Konzentration, Bewegung und Gleichgewicht hängen zusammen

Neulich war ich im Sportkindergarten der SG Weiterstadt, weil der am 22. März 1991 seinen ersten Kindergartentag hatte und somit jetzt 25 Jahre alt ist. „Sport“ klingt so ambitioniert, aber eigentlich geht es bei dem Schwerpunkt um Bewegung. Ihre nächsten deutschen Meister findet die SGW immer noch in ihren Sportanlagen.

Ich muss ja zugeben, ich hatte bis vor einigen Jahren den Sportunterricht als nicht so wichtig gesehen. Bis ich 2007, witzigerweise ziemlich genau am neun Jahre davor, am 21. März, auf einem Termin in Eberstadt war:

„Stehen sie auf, und stellen sie einen Fuß auf den anderen“, fordert die Lehrerin die rund 90 Besucher auf. „Mit den Händen bilden sie über dem Kopf ein Dach.“ Und dann fragte sie nach einfachen Dingen wie dem vierten Buchstaben im Wort Fenster oder ließ die Leute rechnen. Kleine Aufgaben, die manchen Erwachsenen aber in große Schwierigkeiten brachten.

„Sie hatten mehr zu tun als sonst“, erklärte die Lehrerin, „weil sie ihr Gleichgewicht halten mussten“. Und ebenso hätten Kinder Schwierigkeiten, wenn ihre Gleichgewichtssinn nicht genug entwickelt ist. Lernen und Bewegen seien in unserer Vorstellung von Schule getrennt, gehörten aber zusammen. „Wenn unser Gleichgewichtssinn ausgeglichen ist, können wir uns auf Rechnen, Schreiben und Lesen konzentrieren.“

Die Lehrerin war Dorothea Beigel, die ein Gleichgewichtsprogramm zur Lernunterstützung entwickelt hat.

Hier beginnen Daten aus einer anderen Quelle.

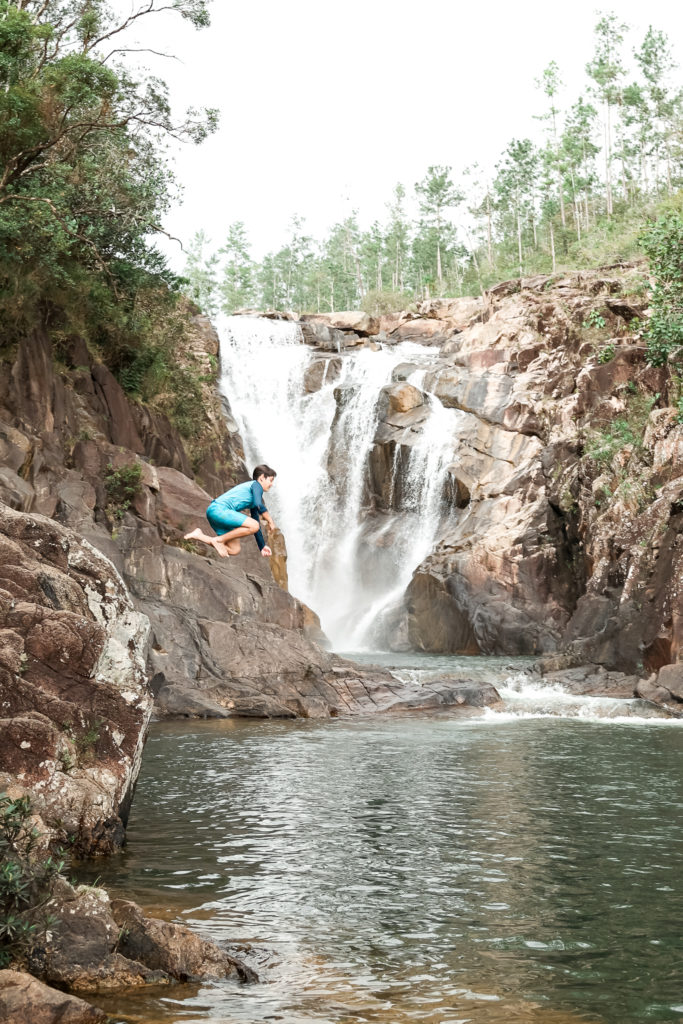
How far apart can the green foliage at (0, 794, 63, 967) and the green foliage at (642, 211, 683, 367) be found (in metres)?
30.4

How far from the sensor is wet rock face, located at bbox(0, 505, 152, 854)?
9805 mm

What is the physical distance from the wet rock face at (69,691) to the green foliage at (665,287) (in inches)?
1049

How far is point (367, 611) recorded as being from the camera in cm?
3884

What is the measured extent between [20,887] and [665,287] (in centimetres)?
3357

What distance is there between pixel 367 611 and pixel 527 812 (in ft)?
84.2

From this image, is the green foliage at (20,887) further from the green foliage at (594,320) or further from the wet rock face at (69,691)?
the green foliage at (594,320)

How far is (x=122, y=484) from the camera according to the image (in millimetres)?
27312

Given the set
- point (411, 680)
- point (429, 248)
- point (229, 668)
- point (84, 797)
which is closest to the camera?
point (84, 797)

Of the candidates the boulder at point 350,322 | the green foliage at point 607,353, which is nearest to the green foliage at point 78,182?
the green foliage at point 607,353

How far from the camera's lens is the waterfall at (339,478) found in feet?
131

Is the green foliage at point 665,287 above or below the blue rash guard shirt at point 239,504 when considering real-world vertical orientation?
above

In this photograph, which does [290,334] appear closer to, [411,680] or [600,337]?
[600,337]

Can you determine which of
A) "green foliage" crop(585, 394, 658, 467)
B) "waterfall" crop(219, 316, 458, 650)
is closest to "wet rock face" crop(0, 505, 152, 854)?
"waterfall" crop(219, 316, 458, 650)

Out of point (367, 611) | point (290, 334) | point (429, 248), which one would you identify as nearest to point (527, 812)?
point (367, 611)
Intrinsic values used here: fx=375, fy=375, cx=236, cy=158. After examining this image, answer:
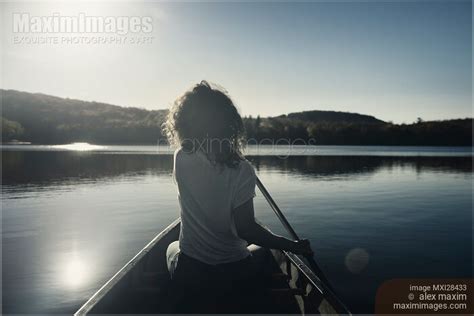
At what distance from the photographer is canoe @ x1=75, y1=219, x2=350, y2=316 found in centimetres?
420

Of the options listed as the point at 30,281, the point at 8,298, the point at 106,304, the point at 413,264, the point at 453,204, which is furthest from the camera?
the point at 453,204

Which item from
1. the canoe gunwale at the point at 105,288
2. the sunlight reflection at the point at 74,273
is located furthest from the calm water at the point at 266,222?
the canoe gunwale at the point at 105,288

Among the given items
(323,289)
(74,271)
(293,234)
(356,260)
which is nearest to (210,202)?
(323,289)

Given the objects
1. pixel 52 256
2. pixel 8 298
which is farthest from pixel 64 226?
pixel 8 298

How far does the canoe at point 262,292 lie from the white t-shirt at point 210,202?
2.37ft

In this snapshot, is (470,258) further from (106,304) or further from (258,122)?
(258,122)

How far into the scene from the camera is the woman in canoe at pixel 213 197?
3.33 m

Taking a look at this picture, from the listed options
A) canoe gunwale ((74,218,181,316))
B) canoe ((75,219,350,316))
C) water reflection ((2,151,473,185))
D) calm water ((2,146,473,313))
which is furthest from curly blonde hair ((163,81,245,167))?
water reflection ((2,151,473,185))

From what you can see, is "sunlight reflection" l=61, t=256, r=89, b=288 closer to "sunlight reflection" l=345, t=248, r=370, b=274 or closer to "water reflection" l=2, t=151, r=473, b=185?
"sunlight reflection" l=345, t=248, r=370, b=274

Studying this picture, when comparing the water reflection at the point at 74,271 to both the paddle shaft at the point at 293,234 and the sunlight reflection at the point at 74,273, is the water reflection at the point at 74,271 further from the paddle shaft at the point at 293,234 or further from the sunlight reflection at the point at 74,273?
the paddle shaft at the point at 293,234

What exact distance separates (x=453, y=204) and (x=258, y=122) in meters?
159

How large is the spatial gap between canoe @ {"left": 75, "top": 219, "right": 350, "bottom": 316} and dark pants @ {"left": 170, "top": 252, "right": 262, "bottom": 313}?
1.29ft

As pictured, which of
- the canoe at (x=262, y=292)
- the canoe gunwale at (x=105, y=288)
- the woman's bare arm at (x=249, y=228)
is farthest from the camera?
the canoe at (x=262, y=292)

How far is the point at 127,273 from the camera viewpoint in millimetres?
5168
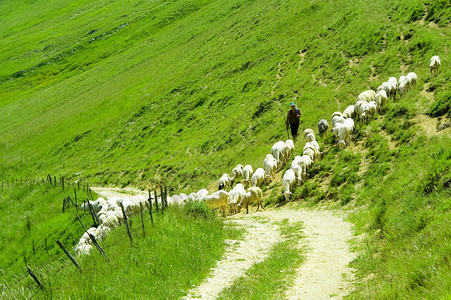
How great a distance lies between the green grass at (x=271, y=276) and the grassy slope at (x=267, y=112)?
1957 millimetres

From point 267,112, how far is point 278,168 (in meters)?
12.0

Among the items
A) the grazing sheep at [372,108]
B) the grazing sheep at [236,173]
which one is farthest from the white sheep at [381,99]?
the grazing sheep at [236,173]

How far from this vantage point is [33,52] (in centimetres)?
12362

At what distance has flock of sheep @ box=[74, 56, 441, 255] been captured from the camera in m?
19.1

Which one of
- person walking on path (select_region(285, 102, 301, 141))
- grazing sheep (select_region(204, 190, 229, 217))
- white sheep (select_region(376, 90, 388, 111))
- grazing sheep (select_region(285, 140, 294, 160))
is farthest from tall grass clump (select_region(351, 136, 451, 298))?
person walking on path (select_region(285, 102, 301, 141))

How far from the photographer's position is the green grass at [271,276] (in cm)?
876

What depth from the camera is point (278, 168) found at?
22672 mm

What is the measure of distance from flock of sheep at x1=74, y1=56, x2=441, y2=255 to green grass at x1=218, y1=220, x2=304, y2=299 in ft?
23.6

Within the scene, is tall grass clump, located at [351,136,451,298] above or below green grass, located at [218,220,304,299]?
above

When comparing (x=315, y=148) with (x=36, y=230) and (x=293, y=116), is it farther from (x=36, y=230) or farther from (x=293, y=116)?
(x=36, y=230)

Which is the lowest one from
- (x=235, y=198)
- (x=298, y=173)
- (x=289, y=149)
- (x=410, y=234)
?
(x=235, y=198)

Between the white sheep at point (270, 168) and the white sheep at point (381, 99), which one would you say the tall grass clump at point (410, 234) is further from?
the white sheep at point (270, 168)

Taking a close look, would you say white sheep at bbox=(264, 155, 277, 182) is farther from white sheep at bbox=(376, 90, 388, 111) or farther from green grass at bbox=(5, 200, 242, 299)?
green grass at bbox=(5, 200, 242, 299)

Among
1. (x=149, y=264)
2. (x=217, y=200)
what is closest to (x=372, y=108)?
(x=217, y=200)
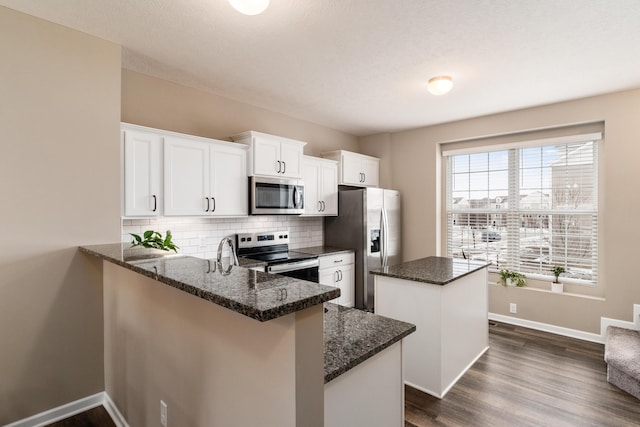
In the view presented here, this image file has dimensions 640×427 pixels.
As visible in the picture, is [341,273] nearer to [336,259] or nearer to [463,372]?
[336,259]

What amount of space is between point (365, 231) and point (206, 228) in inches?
81.4

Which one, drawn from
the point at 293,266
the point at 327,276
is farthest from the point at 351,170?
the point at 293,266

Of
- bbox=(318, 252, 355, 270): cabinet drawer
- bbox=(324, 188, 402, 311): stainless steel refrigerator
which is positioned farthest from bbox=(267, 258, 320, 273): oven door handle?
bbox=(324, 188, 402, 311): stainless steel refrigerator

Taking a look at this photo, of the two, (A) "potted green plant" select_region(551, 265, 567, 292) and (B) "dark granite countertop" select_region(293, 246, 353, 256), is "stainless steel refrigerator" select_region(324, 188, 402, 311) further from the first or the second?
(A) "potted green plant" select_region(551, 265, 567, 292)

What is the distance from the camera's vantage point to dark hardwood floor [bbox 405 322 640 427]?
2.25 metres

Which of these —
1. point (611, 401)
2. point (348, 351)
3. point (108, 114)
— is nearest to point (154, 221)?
point (108, 114)

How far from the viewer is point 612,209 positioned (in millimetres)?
3537

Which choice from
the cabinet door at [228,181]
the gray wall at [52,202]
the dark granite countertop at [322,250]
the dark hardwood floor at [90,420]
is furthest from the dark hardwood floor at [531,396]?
the gray wall at [52,202]

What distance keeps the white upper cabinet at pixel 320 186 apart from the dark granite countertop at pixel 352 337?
8.35ft

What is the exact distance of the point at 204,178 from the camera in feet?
10.4

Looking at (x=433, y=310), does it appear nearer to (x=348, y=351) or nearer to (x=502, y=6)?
(x=348, y=351)

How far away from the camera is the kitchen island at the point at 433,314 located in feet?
8.29

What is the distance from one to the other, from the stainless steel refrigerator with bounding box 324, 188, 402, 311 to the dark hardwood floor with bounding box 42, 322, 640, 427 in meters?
1.72

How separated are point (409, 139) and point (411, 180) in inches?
26.0
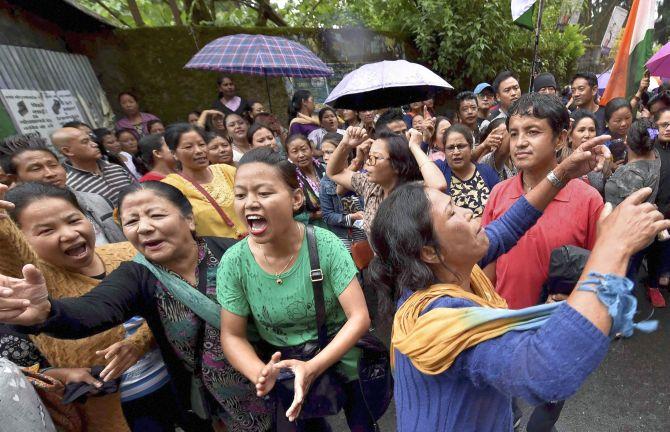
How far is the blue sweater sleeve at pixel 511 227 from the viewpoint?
5.27 ft

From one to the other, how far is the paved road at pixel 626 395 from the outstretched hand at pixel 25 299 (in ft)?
6.62

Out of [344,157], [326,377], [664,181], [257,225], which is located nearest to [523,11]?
[664,181]

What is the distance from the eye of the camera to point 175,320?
167cm

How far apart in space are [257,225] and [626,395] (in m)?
2.74

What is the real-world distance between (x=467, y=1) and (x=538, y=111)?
768 centimetres

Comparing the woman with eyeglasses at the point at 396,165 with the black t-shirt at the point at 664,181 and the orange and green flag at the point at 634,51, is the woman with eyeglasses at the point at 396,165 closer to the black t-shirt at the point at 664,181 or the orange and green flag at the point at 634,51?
the black t-shirt at the point at 664,181

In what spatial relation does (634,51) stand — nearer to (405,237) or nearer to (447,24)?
(405,237)

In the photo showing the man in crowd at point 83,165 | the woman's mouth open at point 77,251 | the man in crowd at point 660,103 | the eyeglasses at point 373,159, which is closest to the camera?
the woman's mouth open at point 77,251

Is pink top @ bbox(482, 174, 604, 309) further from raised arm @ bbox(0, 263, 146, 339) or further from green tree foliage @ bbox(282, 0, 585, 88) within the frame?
green tree foliage @ bbox(282, 0, 585, 88)

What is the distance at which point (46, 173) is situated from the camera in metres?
2.63

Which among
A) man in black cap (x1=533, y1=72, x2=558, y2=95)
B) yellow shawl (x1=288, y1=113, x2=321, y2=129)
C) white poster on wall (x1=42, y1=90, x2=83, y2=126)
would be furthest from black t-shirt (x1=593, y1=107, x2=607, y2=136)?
white poster on wall (x1=42, y1=90, x2=83, y2=126)

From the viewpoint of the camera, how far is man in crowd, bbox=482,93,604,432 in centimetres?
180

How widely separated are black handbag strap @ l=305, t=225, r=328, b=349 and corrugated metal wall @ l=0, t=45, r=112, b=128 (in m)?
4.66

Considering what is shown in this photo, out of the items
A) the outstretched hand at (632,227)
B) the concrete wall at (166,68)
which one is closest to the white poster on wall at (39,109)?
the concrete wall at (166,68)
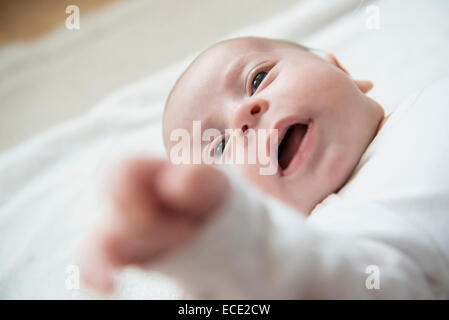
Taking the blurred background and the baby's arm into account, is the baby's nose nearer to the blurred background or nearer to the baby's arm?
the baby's arm

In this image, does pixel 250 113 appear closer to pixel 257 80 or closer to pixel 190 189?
pixel 257 80

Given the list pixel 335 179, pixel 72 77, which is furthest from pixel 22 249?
pixel 72 77

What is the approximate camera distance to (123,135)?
3.77ft

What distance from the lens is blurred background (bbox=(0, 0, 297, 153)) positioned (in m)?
1.35

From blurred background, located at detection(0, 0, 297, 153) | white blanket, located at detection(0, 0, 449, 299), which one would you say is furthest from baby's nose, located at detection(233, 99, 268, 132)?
blurred background, located at detection(0, 0, 297, 153)

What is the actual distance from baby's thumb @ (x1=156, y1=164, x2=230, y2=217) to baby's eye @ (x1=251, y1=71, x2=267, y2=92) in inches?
16.1

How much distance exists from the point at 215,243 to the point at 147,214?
6cm

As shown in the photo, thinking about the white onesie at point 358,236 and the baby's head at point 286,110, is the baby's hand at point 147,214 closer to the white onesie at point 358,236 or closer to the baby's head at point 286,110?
the white onesie at point 358,236

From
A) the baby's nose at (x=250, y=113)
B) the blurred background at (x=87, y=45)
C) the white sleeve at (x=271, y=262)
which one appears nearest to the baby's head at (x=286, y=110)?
the baby's nose at (x=250, y=113)

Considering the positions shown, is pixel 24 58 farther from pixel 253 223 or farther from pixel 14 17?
pixel 253 223

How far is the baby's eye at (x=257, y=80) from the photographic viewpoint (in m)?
0.70

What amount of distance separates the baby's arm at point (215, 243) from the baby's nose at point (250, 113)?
0.79 ft

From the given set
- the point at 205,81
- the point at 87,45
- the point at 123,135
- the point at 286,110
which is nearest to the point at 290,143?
Result: the point at 286,110

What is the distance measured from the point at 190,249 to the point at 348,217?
25 centimetres
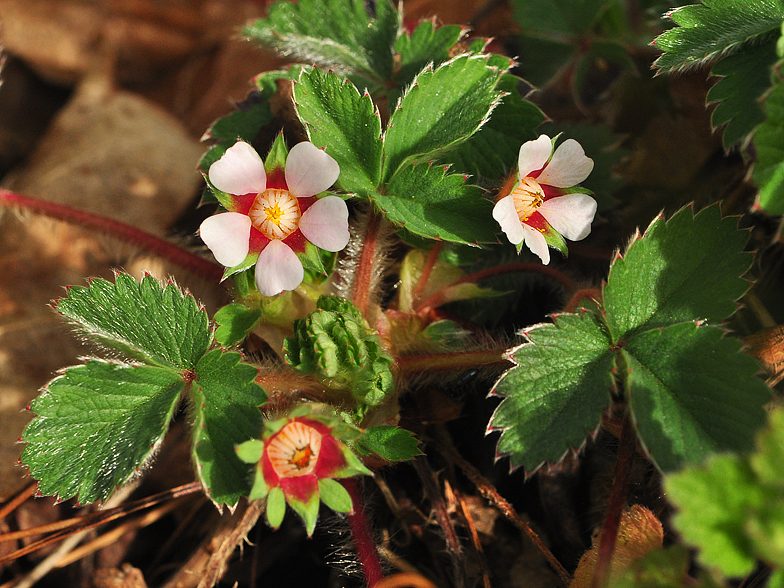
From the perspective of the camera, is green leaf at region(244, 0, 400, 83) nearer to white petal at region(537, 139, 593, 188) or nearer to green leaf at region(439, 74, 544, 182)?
green leaf at region(439, 74, 544, 182)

Das mit der Bewegung bestätigt mir auf gleichen Termin eine Ergotherapeutin:

„Wer Bewegungsschwierigkeiten hat, fühlt sich oft auch nicht wohl in seinem Körper.“ Wer sich bewegen kann, könne auch selbstbewusster auftreten. „Manche Eltern sind überrascht, wenn wir bei Konzentrationsschwierigkeiten mit Bewegungsübungen anfangen“, berichtete Meike Miller.

Für meinen aktuellen Echo-Artikel (Bewegung als Schwerpunkt) sagte mir Christine Krawietz, Diplom-Sportwissenschaftlerin im Weiterstädter Sportkindergarten, dass Bewegung auch mit Sprechen und Sozialverhalten zusammenhänge: „Bewegung weckt Emotionen und schafft Anlässe zu sprechen.“

Und kurz drauf stand in der deutschen Huffington Post ein übersetzter Blogeintrag der Ergotherapeutin Angela Hanscom: Damit Kinder lernen können, müssen sie in der Lage sein, dem Unterricht Aufmerksamkeit zu schenken. Damit sie das können, müssen wir ihnen erlauben, sich ausreichend zu bewegen. (In order for children to learn, they need to be able to pay attention. In order to pay attention, we need to let them move.)
Es gibt auch eine hessische Studie von 2012 mit Zweitklässlern zum Zusammenhang zwischen Gleichgewicht und Lernleistungen.

Bildung braucht Gesundheit: Schülerinnen und Schüler der Interventionsgruppe, die regelmäßig die gezielten Gleichgewichtsprogramme im Unterricht nutzen, zeigen parallel zu ihren verbesserten Gleichgewichtsleitungen:
• Signifikant bessere Lesefähigkeit (ELFE)
• Signifikant bessere Leistungen im Mathematiktest (DE – MAT)
• Tendenz der Verbesserung in der Rechtschreibung (HSP)
(…) Auch das Sozialverhalten und das Emotionalverhalten entwickelten sich nach dem Eindruck der Pädagoginnen und Pädagogen in den Interventionsklassen positiv.